Com o poder de consumo crescente, ávidos por novidades, as classes A e B tornam-se cada vez mais atrativas para variados segmentos. Para conquistar esse público, é preciso conhecer suas particularidades. Pessoas de poder aquisitivo mais alto ou aqueles que prezam por produtos diferenciados são exigentes, estão atentos e muito bem informados. Não hesitam em gastar quando bem tratados. Mas isso, é importante frisar, nada tem a ver com a necessidade compulsiva pelo comprar. É uma preferência, uma escolha.
Especialistas garantem que empresas que sairão ganhando serão aquelas que conservarem a fidelidade dos ricos ao mesmo tempo em que se conectam com os consumidores menos endinheirados, mas atraídos pelas marcas de luxo. Josiane Kotovicz representa há quatro anos uma grife de renome internacional. Com tamanho peso de conhecimento no assunto, ela explica que hoje mais do que produtos concretos, as pessoas buscam experiências. ''Acredito que a escolha por marcas de luxo está muito relacionada com os valores subjetivos e simbólicos no momento da compra, como autoconfiança, status, beleza e prazer. É o sentimento de autoindulgência, o 'eu mereço!''', explica.
É fato que através de nossas escolhas acabamos estabelecendo padrões e atitudes, gostos e interesses. Uma roupa, um acessório, um objeto transmite algo sobre nós. No caso da moda, Josiane evidência: ''Quando o consumidor compra uma roupa ou acessório de determinada marca, ele compra na verdade muito mais do que só o produto. Ele busca também o 'lifestyle' da marca, que são os valores agregados ao produto.

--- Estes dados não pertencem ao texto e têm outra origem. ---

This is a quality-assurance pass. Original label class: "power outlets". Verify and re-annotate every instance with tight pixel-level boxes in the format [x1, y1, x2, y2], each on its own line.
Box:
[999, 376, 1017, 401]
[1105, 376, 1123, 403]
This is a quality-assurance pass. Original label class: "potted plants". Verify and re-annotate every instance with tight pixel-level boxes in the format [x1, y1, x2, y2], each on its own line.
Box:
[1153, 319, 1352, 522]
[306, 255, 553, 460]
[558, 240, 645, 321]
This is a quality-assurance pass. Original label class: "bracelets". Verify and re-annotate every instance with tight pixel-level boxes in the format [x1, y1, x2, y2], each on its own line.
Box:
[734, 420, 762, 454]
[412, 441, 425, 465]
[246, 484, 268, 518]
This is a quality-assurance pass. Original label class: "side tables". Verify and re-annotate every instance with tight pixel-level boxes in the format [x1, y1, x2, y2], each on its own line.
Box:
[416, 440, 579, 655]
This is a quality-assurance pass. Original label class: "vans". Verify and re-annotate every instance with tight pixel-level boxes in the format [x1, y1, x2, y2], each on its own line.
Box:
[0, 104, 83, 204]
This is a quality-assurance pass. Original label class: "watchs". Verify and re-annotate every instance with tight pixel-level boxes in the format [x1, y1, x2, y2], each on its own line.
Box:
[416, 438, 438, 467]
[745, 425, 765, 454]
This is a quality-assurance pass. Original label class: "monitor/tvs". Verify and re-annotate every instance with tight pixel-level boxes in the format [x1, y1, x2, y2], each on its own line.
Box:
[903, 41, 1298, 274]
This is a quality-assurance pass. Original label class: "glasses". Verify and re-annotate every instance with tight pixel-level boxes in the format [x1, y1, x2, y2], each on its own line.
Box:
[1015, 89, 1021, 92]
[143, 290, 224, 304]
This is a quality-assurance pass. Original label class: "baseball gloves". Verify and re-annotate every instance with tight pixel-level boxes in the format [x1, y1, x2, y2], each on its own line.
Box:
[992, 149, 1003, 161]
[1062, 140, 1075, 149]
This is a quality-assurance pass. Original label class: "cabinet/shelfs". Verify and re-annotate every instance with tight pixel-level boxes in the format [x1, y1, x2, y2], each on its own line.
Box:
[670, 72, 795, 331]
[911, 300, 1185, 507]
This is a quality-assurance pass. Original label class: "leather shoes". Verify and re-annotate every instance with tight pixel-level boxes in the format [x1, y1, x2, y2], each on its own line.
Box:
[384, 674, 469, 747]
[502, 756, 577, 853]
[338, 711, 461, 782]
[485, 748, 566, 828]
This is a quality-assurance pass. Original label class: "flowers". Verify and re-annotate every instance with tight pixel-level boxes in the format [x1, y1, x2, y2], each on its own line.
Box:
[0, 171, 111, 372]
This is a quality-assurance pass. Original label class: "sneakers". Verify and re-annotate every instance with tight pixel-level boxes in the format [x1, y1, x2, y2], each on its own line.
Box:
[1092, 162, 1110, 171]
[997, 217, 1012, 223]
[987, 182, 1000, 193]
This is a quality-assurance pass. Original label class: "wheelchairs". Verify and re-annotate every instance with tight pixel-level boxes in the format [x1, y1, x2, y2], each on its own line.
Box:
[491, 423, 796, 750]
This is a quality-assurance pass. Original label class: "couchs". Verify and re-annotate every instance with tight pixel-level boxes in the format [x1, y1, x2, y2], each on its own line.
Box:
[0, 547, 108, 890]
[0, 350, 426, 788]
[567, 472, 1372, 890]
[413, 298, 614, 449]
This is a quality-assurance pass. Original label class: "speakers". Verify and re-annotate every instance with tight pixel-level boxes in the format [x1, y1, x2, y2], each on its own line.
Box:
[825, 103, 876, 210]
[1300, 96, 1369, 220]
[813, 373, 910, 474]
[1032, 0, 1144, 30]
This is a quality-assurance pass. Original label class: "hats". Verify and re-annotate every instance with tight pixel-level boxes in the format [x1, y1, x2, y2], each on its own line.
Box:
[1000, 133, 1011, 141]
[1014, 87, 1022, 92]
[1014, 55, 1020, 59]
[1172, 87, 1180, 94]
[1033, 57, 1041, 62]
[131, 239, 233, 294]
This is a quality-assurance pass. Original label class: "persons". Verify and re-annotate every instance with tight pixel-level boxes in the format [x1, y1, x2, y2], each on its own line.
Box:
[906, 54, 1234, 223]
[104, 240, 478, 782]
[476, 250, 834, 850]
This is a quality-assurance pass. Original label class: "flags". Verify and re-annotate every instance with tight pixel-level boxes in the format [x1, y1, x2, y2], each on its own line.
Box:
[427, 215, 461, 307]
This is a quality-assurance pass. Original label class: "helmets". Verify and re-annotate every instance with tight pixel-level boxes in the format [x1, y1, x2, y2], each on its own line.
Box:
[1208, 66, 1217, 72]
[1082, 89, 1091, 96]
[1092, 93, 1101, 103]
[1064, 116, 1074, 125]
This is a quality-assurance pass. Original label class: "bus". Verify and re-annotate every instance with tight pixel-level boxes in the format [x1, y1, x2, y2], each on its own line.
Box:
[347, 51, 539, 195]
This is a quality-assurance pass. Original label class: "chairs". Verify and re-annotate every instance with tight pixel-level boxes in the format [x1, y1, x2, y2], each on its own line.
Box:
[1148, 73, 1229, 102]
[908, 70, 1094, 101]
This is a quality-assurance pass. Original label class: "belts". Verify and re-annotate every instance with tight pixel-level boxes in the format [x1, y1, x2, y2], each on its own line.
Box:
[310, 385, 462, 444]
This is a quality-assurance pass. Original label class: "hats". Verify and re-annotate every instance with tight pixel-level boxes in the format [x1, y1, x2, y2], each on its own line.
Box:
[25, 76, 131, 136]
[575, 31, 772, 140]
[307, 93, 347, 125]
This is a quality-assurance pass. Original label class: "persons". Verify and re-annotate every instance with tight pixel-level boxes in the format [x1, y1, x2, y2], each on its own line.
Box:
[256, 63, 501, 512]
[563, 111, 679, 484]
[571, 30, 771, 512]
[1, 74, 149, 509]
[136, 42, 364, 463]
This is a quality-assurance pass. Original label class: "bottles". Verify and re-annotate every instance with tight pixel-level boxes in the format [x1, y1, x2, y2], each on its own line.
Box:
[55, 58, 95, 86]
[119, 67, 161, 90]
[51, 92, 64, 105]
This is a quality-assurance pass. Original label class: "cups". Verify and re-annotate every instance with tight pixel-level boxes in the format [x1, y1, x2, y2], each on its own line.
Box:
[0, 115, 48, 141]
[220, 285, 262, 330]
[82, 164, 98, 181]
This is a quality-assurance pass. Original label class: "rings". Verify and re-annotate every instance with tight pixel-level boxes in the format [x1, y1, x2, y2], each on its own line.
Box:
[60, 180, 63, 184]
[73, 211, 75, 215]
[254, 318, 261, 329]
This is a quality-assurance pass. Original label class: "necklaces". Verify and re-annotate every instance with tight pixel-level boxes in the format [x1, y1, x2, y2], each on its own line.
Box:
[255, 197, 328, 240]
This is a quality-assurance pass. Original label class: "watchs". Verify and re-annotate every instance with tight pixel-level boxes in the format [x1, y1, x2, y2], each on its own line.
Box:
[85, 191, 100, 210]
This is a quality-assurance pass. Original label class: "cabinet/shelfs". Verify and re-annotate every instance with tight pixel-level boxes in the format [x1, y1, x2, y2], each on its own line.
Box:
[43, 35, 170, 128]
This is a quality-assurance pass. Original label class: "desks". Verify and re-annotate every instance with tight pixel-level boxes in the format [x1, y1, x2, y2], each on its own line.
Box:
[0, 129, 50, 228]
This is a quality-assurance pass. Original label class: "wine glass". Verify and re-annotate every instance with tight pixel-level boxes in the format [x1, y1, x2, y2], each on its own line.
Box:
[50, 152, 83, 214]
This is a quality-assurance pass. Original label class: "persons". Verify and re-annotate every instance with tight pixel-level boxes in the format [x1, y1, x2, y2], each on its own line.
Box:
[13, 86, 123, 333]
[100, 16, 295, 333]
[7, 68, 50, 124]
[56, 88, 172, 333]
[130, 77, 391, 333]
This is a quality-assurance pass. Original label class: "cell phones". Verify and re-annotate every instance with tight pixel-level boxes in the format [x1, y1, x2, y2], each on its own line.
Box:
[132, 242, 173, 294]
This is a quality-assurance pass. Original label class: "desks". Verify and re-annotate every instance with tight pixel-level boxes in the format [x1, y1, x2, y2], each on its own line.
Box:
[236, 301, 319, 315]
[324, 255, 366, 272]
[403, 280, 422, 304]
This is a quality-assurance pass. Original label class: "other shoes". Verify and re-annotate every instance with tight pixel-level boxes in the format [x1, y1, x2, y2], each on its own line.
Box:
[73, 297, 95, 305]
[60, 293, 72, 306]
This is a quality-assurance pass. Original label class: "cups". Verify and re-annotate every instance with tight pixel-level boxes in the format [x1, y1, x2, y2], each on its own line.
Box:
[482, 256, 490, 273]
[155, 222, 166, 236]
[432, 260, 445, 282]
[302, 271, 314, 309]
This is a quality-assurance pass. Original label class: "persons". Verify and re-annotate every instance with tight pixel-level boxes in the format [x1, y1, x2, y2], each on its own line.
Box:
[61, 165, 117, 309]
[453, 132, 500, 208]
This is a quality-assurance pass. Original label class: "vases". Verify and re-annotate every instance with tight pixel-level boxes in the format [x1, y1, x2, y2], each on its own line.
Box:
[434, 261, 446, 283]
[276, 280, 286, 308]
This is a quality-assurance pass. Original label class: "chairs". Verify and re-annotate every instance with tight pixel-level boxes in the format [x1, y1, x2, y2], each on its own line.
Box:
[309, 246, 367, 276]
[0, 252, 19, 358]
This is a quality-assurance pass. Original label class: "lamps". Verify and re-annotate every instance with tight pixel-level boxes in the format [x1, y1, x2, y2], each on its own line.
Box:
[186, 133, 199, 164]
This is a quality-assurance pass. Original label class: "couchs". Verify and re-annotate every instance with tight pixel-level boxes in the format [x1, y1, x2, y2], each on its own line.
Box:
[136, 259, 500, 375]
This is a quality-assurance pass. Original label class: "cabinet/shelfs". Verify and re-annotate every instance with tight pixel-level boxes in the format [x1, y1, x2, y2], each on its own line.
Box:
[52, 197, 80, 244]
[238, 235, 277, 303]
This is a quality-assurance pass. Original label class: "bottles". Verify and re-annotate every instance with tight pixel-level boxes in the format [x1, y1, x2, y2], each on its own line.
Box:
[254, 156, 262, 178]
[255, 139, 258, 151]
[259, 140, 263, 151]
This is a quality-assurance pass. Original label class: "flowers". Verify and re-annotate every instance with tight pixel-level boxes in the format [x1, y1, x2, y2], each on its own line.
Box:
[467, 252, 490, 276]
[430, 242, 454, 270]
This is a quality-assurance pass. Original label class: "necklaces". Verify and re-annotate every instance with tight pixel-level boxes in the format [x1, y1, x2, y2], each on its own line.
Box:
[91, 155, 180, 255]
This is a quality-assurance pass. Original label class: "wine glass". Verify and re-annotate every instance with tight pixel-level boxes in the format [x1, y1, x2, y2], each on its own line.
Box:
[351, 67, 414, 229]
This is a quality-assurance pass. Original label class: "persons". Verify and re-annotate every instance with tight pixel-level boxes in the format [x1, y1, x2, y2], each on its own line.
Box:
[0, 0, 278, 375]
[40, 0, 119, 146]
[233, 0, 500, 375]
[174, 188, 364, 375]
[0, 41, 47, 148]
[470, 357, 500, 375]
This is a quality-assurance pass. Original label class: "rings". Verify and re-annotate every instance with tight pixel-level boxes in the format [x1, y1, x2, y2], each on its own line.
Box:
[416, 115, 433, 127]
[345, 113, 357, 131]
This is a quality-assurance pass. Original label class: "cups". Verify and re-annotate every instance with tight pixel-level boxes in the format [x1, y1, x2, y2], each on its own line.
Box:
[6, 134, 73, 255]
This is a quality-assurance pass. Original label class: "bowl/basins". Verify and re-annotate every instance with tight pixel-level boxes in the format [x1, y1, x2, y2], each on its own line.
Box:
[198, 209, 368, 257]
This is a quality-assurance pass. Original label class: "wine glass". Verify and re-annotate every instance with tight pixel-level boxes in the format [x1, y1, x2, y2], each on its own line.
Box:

Por exemplo, os valores de determinada marca são tradição, luxo artesanal e exclusividade. Quando o consumidor usa uma peça desta marca ele está querendo comunicar estes valores através da roupa''.
Ela termina com outra dica: ''Temos que tomar cuidado com o termo 'de marca', pois todas as roupas têm uma marca, que pode ser boa ou ruim. Mas acredito que uma boa peça de roupa é um ótimo investimento, pois estamos valorizando nossa imagem pessoal''. (E.S.)